我试图了解神经网络的数学原理。坚持计算softmax函数的导数。我找到了以下解释:https://medium.com/@aerinykim/how-to-implement-the-softmax-derivative-independently-from-any-loss-function-ae6d44363a9d。这是关于pole的例子的代码:
import numpy as np
import gym
env = gym.make('CartPole-v0')
env = env.unwrapped
env.seed(1)
max_episodes=1000
state_size = 4
action_size = env.action_space.n
def relu(x,deriv):
if deriv:
x[x<=0] = 0
x[x>0] = 1
return x
else:
return np.maximum(0,x)
def softmax(X, train):
if train:
max_prob = np.max(X, axis=1).reshape((-1, 1))
X -= max_prob
np.exp(X, X)
sum_prob = np.sum(X, axis=0).reshape((-1, 1))
X /= sum_prob[0]
else:
max_prob = np.max(X, axis=0).reshape((-1, 1))
X -= max_prob[0]
np.exp(X, X)
sum_prob = np.sum(X, axis=0).reshape((-1, 1))
X /= sum_prob[0]
return X
def softmax_grad(s):
# Reshape the 1-d softmax to 2-d so that np.dot will do the matrix multiplication
s = s.reshape(-1,1)
return np.diagflat(s) - np.dot(s, s.T)
np.random.seed(1)
syn0 = 2*np.random.random((4,8)) - 1
syn1 = 2*np.random.random((8,2)) - 1
def nn(x,y,train):
global syn1,syn0
l0 = x
l1 = relu(np.dot(l0,syn0),deriv=False)
l2 = softmax(np.dot(l1,syn1),train=False)
if train:
y=np.array(y)
l2_error = y - l2
l2_error = l2_error.reshape(20,1)#<--- shape change for multiplication
l2_delta = l2_error*softmax_grad(l2)#<--- ERROR
l1_error = l2_delta.dot(syn1.T)
l1_delta = l1_error * relu(l1,deriv=True)

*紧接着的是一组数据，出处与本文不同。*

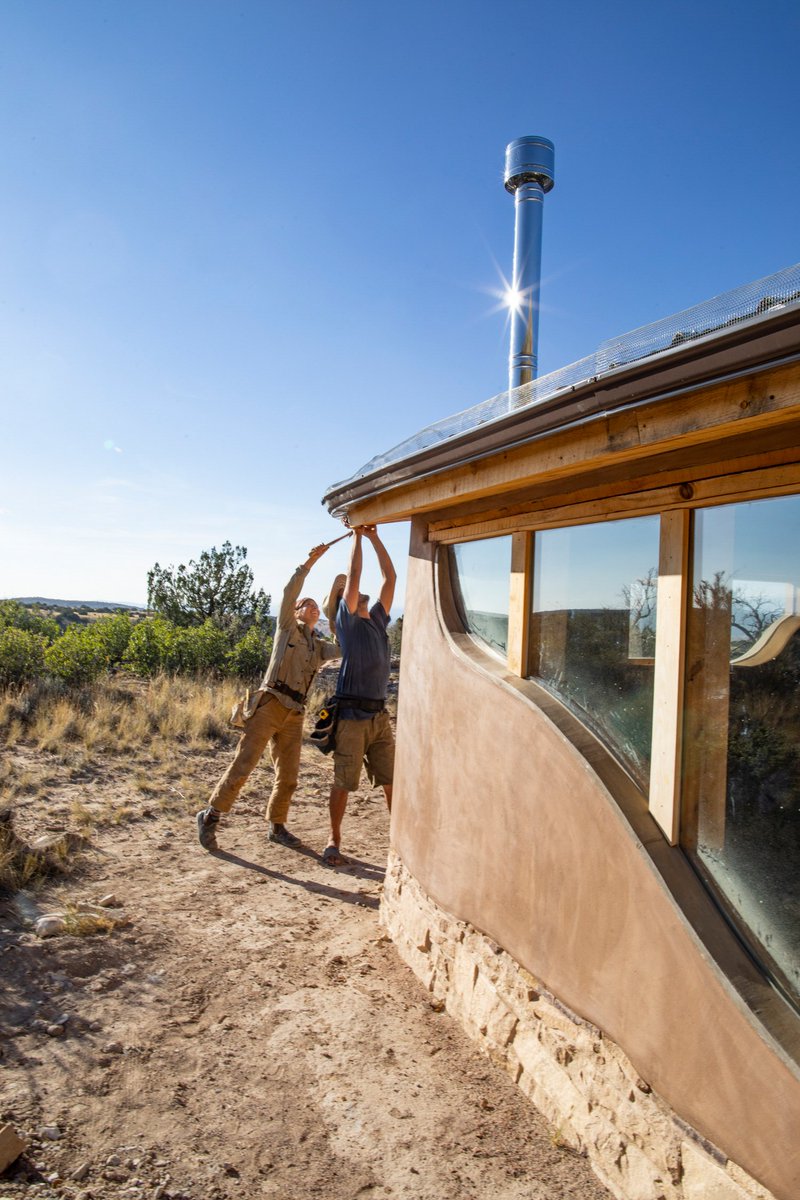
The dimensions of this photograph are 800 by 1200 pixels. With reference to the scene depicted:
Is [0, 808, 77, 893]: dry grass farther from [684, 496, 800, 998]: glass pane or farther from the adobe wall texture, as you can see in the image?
[684, 496, 800, 998]: glass pane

syn1 += l1.T.dot(l2_delta)
syn0 += l0.T.dot(l1_delta)
else:
return l2
allRewards = []
total_rewards = 0
maximumRewardRecorded = 0
episode = 0
episode_states, episode_actions, episode_rewards = [],[],[]
for episode in range(max_episodes):
episode_rewards_sum = 0
state = env.reset()
env.render()
while True:
action_probability_distribution = nn(x=state,y=_,train=False)
action_probability_distribution=action_probability_distribution/sum(action_probability_distribution)
action = np.random.choice(range(len(action_probability_distribution)), p=action_probability_distribution.ravel())
new_state, reward, done, info = env.step(action)
episode_states.append(state)
action_ = np.zeros(action_size)
action_[action] = 1
episode_actions.append(action_)
episode_rewards.append(reward)
if done:
episode_rewards_sum = np.sum(episode_rewards)
allRewards.append(episode_rewards_sum)
total_rewards = np.sum(allRewards)
mean_reward = np.divide(total_rewards, episode+1)
maximumRewardRecorded = np.amax(allRewards)
print("==========================================")
print("Episode: ", episode)
print("Reward: ", episode_rewards_sum)
print("Mean Reward", mean_reward)
print("Max reward so far: ", maximumRewardRecorded)
episode_states = np.array(episode_states)
nn(x=episode_states,y=episode_actions,train=True)
episode_states, episode_actions, episode_rewards = [],[],[]
break
state = new_state
我在反向传播中遇到了一个错误。使用softmax_grad函数后,会出现一个大尺寸(20,20)的矩阵。这是由于雅可比矩阵。 softmax_grad函数正确吗?如何解决此问题,以便反向传播正常工作?